The divergence between growth and value stocks is one of the biggest stories of 2018, and equity income investors find themselves on the wrong side of it. Why?

In the first half of 2018, the Russell 1000 Growth Index was up over 7%, and the core Russell 1000 Index was up almost 3%. Meanwhile, the Russell 1000 Value Index lagged with a -1.7% return. Quality equity income stocks tend to be found somewhere between value and core stocks. Growth companies are less likely to pay a dividend because they’re reinvesting in themselves with the goal of growing faster than the overall market, while really deep value companies don’t have cash available to fund a dividend. The result? Quality equity income investors find themselves with returns closer to the core and value indices. And they’re left wondering why.

It’s a growth-at-any-price market

In the current market, growth is winning, and the amount investors pay for growth is less of a concern. One way to look at this dynamic is to understand the underlying factors that have driven equity markets across all sectors and styles. Growth factors have outperformed, and valuation factors have underperformed. This has created a growth-at-any-price market, where valuation doesn’t seem to matter. And expectations for growth matter more.

Growth factors measure a company’s growth trajectory and include price momentum, sales growth and predicted earnings-per-share growth. Valuation factors use financial statements to indicate if a stock is selling at a price that reflects a company’s worth; these types of factors include book-to-price, sales-to-price and earnings-to-price ratios.

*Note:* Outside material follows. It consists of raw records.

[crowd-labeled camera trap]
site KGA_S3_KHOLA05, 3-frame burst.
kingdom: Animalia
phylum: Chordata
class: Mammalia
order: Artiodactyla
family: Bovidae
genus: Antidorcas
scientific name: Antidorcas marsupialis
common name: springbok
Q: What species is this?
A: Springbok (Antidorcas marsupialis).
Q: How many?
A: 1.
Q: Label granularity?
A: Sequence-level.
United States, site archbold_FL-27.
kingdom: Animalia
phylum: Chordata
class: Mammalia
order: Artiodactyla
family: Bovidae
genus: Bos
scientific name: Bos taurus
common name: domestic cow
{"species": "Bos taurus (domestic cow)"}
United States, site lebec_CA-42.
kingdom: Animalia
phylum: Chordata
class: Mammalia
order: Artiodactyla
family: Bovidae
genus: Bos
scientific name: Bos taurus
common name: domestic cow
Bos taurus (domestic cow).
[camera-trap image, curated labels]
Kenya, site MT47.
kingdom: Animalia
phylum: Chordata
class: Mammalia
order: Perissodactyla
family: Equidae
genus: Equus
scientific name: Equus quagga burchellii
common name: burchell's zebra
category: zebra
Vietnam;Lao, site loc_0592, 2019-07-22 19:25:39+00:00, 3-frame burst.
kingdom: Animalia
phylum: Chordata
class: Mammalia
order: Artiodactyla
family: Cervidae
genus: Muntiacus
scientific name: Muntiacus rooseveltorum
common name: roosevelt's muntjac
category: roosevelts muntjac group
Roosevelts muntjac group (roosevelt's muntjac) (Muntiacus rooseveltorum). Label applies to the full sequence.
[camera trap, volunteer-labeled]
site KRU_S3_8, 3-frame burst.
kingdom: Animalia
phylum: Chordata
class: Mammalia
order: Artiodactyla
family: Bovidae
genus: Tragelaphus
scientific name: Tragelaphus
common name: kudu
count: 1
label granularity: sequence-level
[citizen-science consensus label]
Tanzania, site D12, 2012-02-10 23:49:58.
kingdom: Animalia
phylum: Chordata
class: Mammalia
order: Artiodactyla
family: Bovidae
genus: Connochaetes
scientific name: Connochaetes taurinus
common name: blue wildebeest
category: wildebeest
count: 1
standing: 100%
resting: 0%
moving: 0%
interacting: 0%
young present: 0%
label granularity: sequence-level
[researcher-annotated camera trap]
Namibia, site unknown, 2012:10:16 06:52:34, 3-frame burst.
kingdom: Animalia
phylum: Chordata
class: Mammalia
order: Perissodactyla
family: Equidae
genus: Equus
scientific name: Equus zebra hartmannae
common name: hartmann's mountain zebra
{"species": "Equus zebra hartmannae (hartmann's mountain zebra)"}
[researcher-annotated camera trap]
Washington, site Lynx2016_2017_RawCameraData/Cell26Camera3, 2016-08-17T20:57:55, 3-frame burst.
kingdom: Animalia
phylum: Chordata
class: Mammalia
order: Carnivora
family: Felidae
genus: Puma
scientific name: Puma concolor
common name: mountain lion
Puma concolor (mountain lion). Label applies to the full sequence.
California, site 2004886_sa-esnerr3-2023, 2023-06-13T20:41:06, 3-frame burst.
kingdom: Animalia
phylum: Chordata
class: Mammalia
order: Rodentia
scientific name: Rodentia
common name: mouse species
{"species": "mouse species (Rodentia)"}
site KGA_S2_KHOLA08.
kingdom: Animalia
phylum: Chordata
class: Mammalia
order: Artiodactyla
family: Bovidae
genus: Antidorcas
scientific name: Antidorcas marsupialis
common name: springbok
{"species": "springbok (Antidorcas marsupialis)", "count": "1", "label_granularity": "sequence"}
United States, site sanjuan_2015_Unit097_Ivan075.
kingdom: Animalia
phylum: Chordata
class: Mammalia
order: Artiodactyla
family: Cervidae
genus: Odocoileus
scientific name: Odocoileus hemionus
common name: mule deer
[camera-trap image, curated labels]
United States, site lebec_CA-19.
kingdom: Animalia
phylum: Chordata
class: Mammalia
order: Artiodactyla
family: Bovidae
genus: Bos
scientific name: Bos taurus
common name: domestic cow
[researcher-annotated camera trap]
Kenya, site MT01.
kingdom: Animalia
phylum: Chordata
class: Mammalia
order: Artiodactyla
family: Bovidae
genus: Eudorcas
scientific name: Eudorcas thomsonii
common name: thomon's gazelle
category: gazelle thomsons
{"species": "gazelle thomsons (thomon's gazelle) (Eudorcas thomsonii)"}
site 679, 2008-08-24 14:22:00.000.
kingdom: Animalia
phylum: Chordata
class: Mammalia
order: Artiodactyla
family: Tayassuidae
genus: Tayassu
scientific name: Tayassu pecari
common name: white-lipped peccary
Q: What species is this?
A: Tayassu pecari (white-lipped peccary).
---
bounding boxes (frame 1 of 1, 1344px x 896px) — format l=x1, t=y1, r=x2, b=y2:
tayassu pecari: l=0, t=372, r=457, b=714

No factor is spared — even free-cash-flow yield

The Columbia Threadneedle dividend income team focuses on free-cash-flow yield — it identifies companies that are generating free cash flow and trading cheaply. This means a company can adequately fund its dividend and won’t need to dip into other cash or cut its dividend.

However, free cash flow is currently included in the long list of value-oriented factors that have underperformed on a short-term basis. If you look at the difference in returns between the highest free-cash-low companies and the lowest, you’ll see how this factor has underperformed in the last few months in the current growth market. Valuations don’t seem to matter as much as growth momentum does.